One of my mentors many years ago reminded me that when I, as a leader, was away at a meeting, my team was wondering what I was doing and if I was thinking about them and their best interests. They might also be breathing a sigh of relief that I was gone for a while, or they might be frustrated because they needed answers or decisions, but the point he was making was to not forget that no matter where I was, I was leading. My team was out of my sight, but they shouldn’t be out of my mind, as I most definitely was not out of theirs.
Every leader has his or her own unique style, and leadership means something different to every leader (see this article on 30 definitions of leadership from 30 leaders). No two leaders manage in the same way. As a leader, you have a wide range of freedom to craft a style that is both effective and works for you. With this freedom in mind, and understanding that your leadership energy exists whether you are personally present or not, take the time to think about the power of your leadership, which influences your team in your presence and your absence. Here are a few ideas of how to get started:
- Leadership is a philosophy. Spend some time reflecting on your standards of leadership. Write them down, and be specific. For example. we all value “honesty,” but what does that look like to you when you experience it?

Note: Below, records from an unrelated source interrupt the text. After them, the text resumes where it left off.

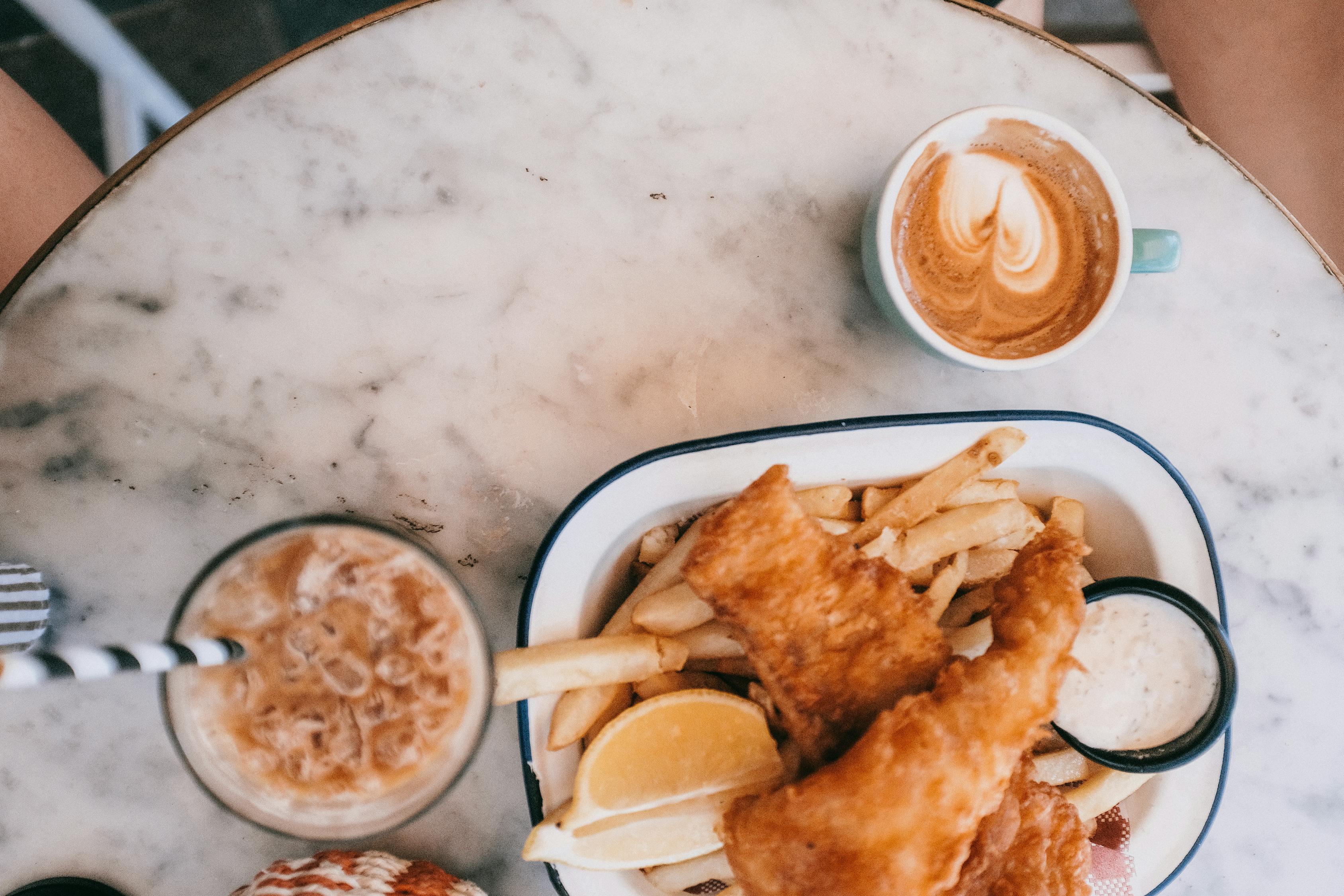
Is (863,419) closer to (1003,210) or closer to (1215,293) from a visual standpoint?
(1003,210)

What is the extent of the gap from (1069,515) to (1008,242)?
0.45 m

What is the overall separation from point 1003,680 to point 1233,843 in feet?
2.87

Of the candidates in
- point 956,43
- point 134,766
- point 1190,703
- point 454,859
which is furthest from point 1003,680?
point 134,766

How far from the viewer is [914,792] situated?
3.40 ft

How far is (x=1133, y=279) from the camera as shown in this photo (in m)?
1.51

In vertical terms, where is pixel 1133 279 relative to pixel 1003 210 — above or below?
below

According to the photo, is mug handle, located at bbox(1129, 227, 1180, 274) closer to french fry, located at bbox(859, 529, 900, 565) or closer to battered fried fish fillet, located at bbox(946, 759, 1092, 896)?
french fry, located at bbox(859, 529, 900, 565)

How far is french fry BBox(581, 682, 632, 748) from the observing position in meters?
1.27

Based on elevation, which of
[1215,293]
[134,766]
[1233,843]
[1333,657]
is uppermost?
[134,766]

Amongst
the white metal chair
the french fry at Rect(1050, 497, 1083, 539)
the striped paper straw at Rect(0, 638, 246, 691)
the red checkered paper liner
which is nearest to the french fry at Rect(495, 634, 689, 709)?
→ the striped paper straw at Rect(0, 638, 246, 691)

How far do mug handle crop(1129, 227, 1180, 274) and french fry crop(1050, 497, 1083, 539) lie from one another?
38 centimetres

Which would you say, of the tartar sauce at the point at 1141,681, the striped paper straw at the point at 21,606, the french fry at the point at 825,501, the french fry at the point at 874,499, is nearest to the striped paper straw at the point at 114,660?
the striped paper straw at the point at 21,606

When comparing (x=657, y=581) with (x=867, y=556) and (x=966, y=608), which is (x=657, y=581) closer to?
(x=867, y=556)

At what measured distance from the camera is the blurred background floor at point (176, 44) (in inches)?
92.5
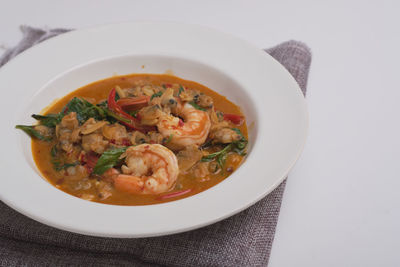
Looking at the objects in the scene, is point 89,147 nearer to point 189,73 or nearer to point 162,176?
point 162,176

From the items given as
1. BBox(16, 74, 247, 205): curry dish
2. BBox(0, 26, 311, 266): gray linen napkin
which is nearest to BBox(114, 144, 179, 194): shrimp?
BBox(16, 74, 247, 205): curry dish

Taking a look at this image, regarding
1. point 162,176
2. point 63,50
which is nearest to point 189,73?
point 63,50

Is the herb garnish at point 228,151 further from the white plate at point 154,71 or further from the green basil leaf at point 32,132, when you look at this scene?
the green basil leaf at point 32,132

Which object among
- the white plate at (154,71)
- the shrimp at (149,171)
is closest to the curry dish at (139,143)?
the shrimp at (149,171)

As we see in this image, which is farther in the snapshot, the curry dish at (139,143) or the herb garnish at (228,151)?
the herb garnish at (228,151)

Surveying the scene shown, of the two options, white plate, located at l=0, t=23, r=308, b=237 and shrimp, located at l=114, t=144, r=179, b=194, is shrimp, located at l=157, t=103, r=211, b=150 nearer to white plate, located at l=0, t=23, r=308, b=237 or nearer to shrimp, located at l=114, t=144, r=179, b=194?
shrimp, located at l=114, t=144, r=179, b=194

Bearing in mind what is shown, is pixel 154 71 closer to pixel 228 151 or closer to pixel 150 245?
pixel 228 151
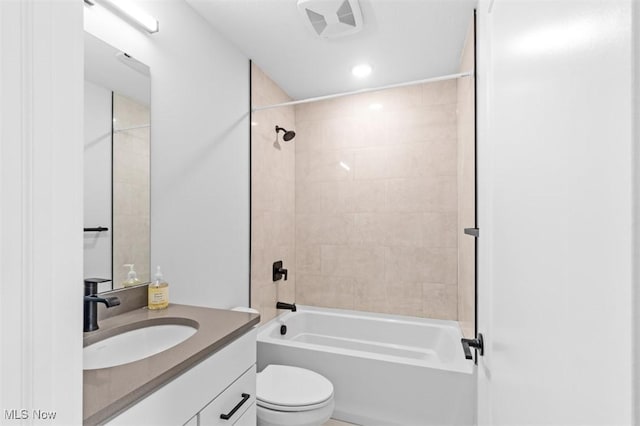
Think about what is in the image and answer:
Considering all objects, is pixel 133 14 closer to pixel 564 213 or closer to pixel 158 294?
pixel 158 294

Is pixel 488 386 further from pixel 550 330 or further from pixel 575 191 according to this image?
pixel 575 191

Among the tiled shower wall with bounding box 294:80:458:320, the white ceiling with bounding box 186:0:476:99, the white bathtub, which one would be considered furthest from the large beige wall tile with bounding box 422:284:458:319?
the white ceiling with bounding box 186:0:476:99

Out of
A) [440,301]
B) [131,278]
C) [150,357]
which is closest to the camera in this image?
[150,357]

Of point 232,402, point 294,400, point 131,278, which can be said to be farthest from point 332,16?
point 294,400

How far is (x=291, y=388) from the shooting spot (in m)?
1.69

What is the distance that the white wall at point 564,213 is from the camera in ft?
1.07

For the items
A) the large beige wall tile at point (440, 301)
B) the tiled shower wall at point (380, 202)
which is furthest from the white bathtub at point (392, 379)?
the tiled shower wall at point (380, 202)

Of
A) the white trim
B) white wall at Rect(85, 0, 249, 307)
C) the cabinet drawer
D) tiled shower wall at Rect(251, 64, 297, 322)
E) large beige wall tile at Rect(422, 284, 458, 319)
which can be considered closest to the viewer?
the white trim

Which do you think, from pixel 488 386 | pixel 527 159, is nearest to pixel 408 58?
pixel 527 159

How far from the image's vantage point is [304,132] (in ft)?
9.94

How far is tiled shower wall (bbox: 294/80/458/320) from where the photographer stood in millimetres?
2586

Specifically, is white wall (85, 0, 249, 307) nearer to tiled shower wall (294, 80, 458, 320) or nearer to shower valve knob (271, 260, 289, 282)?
shower valve knob (271, 260, 289, 282)

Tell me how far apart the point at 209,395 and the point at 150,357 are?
22 cm

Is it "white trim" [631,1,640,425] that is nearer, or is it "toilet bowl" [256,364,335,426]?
"white trim" [631,1,640,425]
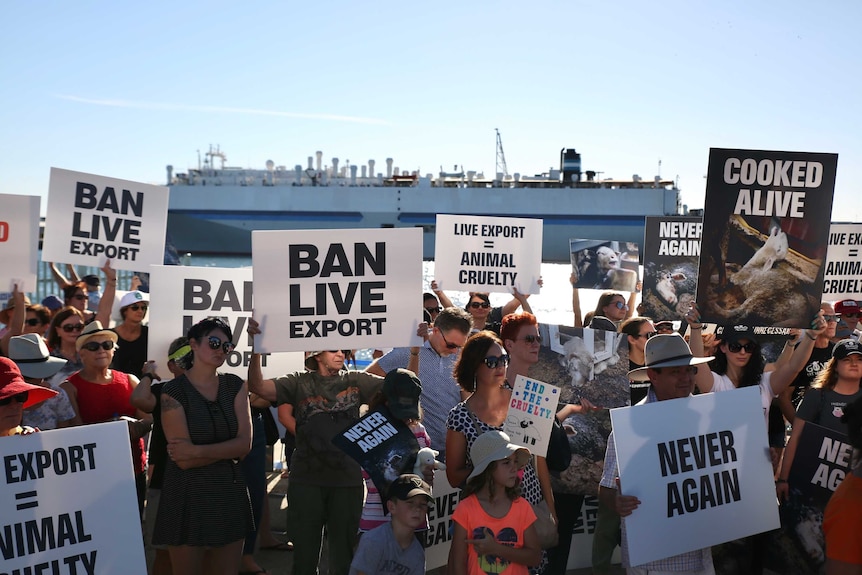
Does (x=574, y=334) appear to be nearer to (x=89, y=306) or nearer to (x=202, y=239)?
(x=89, y=306)

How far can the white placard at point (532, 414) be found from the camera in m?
3.57

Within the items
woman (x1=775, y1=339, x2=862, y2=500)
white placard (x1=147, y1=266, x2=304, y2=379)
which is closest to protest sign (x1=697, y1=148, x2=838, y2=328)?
woman (x1=775, y1=339, x2=862, y2=500)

- Be loyal to your own hard-wiring. It’s OK to be inspired by other leaders, but remember who you are and tap into your natural strengths. Trying to be someone you are not is a fool’s errand.
- Ask for feedback to see how others experience you as a leader. My clients are great at giving me feedback, and I will ask them if the time we spent was worth their time and focus. If it’s not, we shift things so they work better.
- Remember that your leadership focus will shift and change as you climb the ladder, or as your business grows. Someone who is leading a team of three people in a start-up may be very different than someone who is leading an organization with thousands of employees.
Making it one of your daily practices to think about your leadership will help you maintain a focus on who you are leading, how you are showing up and what opportunities or obstacles you are creating for yourself and others.